Defendant's first motion [ECF 47] claims that, although "Plaintiff offers some evidence that tenuously and indirectly connects the lightning strike to . . . mold contamination," Plaintiff lacks any evidence that such contamination "was directly caused by or directly resulted from lightning." ECF 47 at 9 (emphasis in original). And Defendant's second motion [ECF 68] goes even further and asserts that Plaintiff lacks any evidence "such that a reasonable jury," Anderson, 477 U.S. at 248, could find any (let alone direct) causation between the lightning and the contamination. ECF 68 at 1, 9 (arguing that Plaintiff lacked any "reliable scientific evidence" of such causation). In contrast, Plaintiff contends in its motion [ECF 50] that (under its broad "any contributing factor" standard of causation) there is no genuine issue that lightning did anything other than directly cause the contamination. ECF 50 at 20-28.
At the motions hearing, the Court intended to leave the parties with no doubt where it stood with respect to the dueling motions for summary judgment. See Tr., ECF 114 at 200-01. After further review of the parties' contentions and the evidence supporting those contentions, this Court concludes that "the evidence is such that a reasonable jury could return a verdict for the [Plaintiff]," Anderson, 477 U.S. at 248, by finding that lighting proximately caused the mold contamination (and resulting loss to OSO). See, e.g., ECF 71 at 7-8 (Plaintiff citing to expert evidence (1) from engineer Frank Roberts that lightning caused a power anomaly that in turn caused OSO's interior clean room doors to open and (2) from industrial hygienist Robert Adams that it was "more likely than not" that lightning caused these doors to open and these open doors provided a pathway for the contamination); ECF ___ (order to be filed permitting Mr. Roberts and Mr. Adams to testify as expert witnesses). Consequently, the Court will deny Defendant's motions [ECFs 47, 68].
With respect to Plaintiff's Motion for Partial Summary Judgment [ECF 50], this Court likewise concludes that "the evidence is such that a reasonable jury could return a verdict for the [Defendant]," Anderson, 477 U.S. at 248, by finding that lighting did not proximately cause the mold contamination. See, e.g., Mot. Hr'g Tr. at pp. 113-16 (discussion of engineer Aurora's opinion that the "several other possibilities" could have caused the contamination and Plaintiff's acknowledgment that its summary judgment motion [ECF 50] rested on its "any contributing factor" standard of causation). Consequently, the Court will deny Plaintiff's motion.
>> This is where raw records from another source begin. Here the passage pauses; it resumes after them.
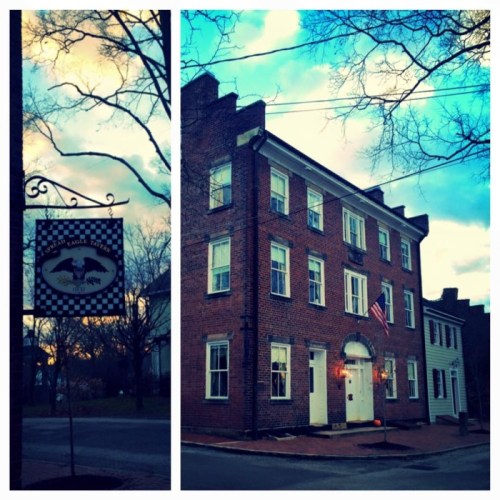 Historic brick building with an American flag, surrounded by trees and a cloudy sky, featuring a sign on the left.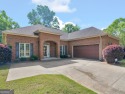 This gorgeous 3 bedroom/2.5 bathroom brick home is located on for sale in Mcdonough Georgia Henry County County on GolfHomes.com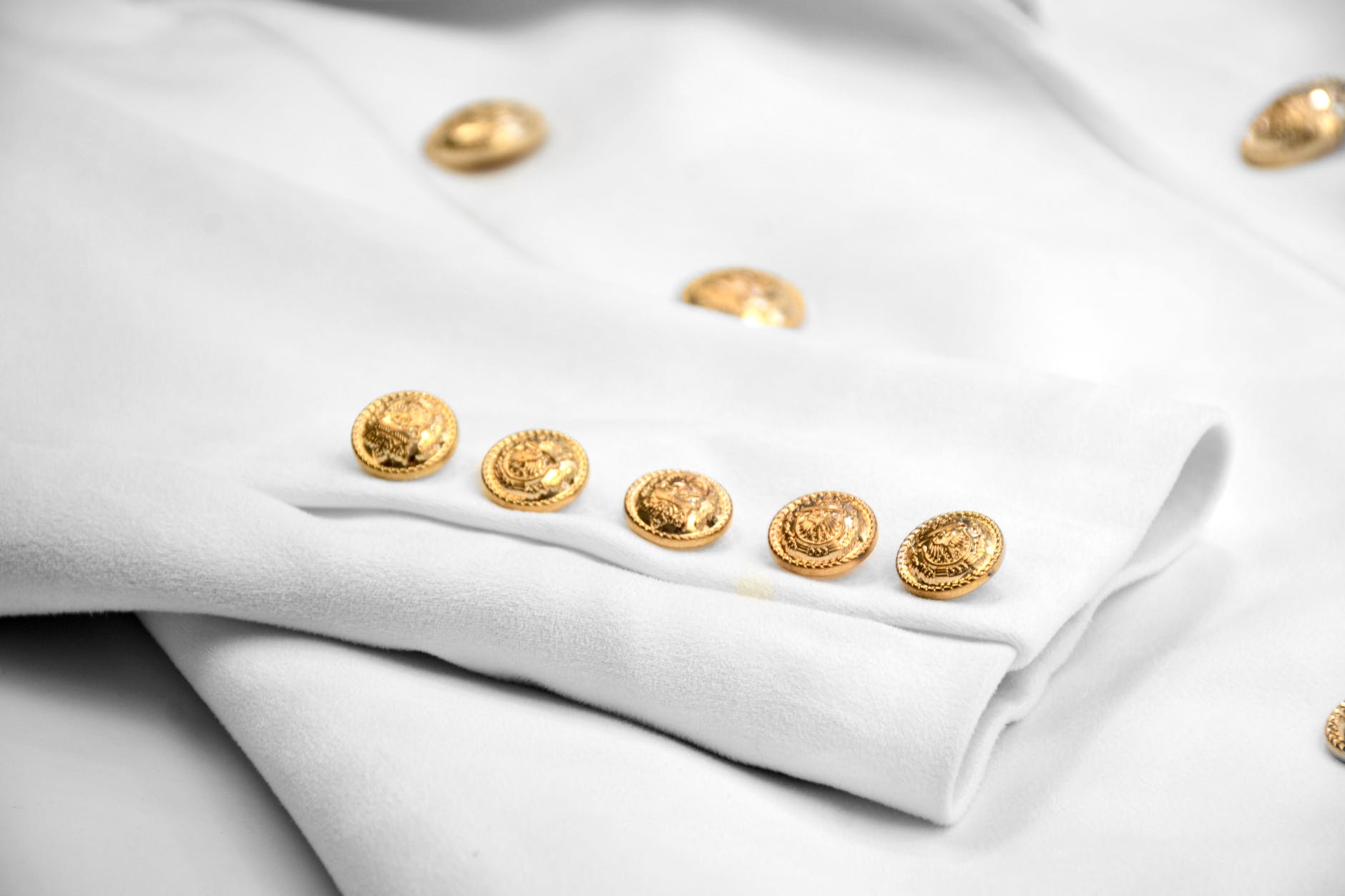 gold buttons on white jacket sleeve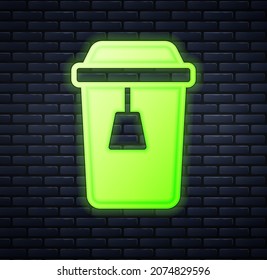 Glowing neon Cup of tea icon isolated on brick wall background.  Vector
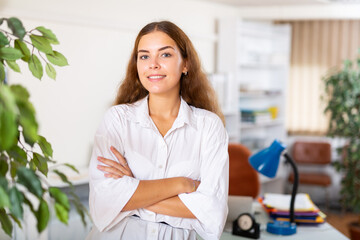 Wall Mural - Portrait of a young confident secretary girl in the office. Close-up portrait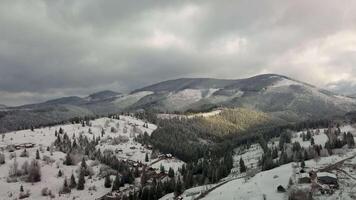 Flight over the winter landscape in the Carpathian mountains. 4K video
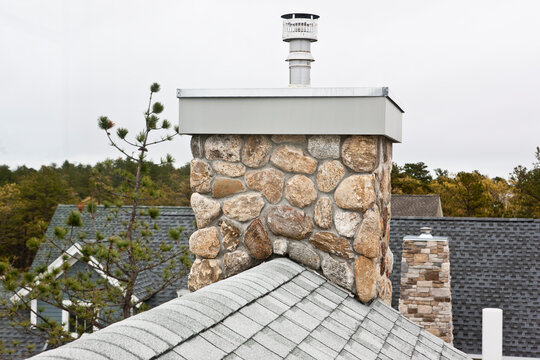 Light reflective roof and energy efficient chimney of a Green Technology Home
In sum, based on this Court's decision about the appropriate causation standard and this Court's decision to permit Plaintiff's expert witnesses Roberts and Adams to render opinions about the causation of the mold contamination, this Court holds that it is for the jury to "resolve the parties' differing versions of the truth" as to whether lighting proximately caused the mold contamination (and resulting loss to OSO). First Nat. Bank of Ariz., 391 U. S. at 289.